Management of Measles Virus Infections
In the majority of patients, measles is an acute self-limiting disease that will run its course without the need for specific treatment. However, it is far more serious in the immunocompromised, the undernourished, and children with chronic debilitating diseases. Such patients can be protected by the administration of human anti-measles gammaglobulin if given within the first 3 days after exposure. Alternatively, the exposed individual can simply be vaccinated within 72 hours of exposure.

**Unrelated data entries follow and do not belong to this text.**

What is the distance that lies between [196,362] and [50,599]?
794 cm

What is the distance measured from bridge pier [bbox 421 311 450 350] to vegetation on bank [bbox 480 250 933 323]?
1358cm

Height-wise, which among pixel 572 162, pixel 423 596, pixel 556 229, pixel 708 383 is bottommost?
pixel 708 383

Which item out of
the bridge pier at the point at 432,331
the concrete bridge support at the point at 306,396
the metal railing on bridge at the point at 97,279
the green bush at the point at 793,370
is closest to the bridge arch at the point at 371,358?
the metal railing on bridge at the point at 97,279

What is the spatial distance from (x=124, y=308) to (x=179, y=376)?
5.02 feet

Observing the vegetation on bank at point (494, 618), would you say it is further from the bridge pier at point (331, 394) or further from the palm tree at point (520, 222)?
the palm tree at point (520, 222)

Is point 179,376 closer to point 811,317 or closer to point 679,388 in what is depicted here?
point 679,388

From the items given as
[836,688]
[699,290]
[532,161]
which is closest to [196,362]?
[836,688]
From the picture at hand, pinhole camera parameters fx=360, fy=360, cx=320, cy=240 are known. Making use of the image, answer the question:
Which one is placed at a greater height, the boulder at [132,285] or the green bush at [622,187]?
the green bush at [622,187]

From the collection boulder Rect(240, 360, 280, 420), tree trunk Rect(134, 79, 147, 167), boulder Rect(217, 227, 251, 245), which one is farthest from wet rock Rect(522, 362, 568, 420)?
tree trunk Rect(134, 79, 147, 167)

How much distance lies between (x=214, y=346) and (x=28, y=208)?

With no animal reservoir, it must be possible to eradicate the virus through a controlled vaccination campaign. In the USA, where vaccination of all children is required before commencing school, case reports have fallen by over 99% but eradication has not been achieved. The following vaccines are available
The vaccination programme has been most effective in the USA, where measles immunization is compulsory. The incidence rate has also declined dramatically in the UK but without the rigorously pursued vaccination as practiced in the US, it is not likely to be as effective as that in N. America. In the third world, malnutrition aggravates measles infection and there are 900,000 measles related deaths per year. Vaccination in these areas has failed to yield dramatic results. The problem is that the vaccine is usually given at 12 months of age (it should not be given in younger individuals because the presence of maternal antibodies may lead to a poor response.) but infection in these areas often occurs earlier in life. Vaccination should therefore be performed on younger children than in the developed world. However, this must be balanced with the fact that the success rate is lower in younger children (50-75% in 6-month-old-children as opposed to 95% for 12-month-old children.). Measles is highly infectious and has a very high attack rate and thus it would be extremely difficult to eradicate the virus altogether through vaccination.
Management of Outbreaks
Measles outbreaks are most deleterious in wards with immunocompromised children or adults e.g. children with leukaemia and bone marrow transplant recipients. Measles is definitely as dangerous as VZV in that setting. HNIG should be given to all severely immunocompromised children irrespective of their immunization status since it has been reported that severe measles infection can occur in those who had been immunized and had a documented low-level antibody response. Therefore, the routine screening of children for measles antibody before admission is probably unjustified since there would be no difference in the management. The same argument applies to the screening of patients for immunity before the administration of HNIG. The use of live-attenuated vaccine for postexposure prophylaxis is contraindicated. The same protocol applies to immunocompromised adults who come into contact with measles. Immunocompetent children under 12 months in whom there is a particular reason to avoid measles, such as a recent severe illness, can also be given immunoglobulin. MMR vaccine should then be given after an interval of at least 3 months, at around the usual age.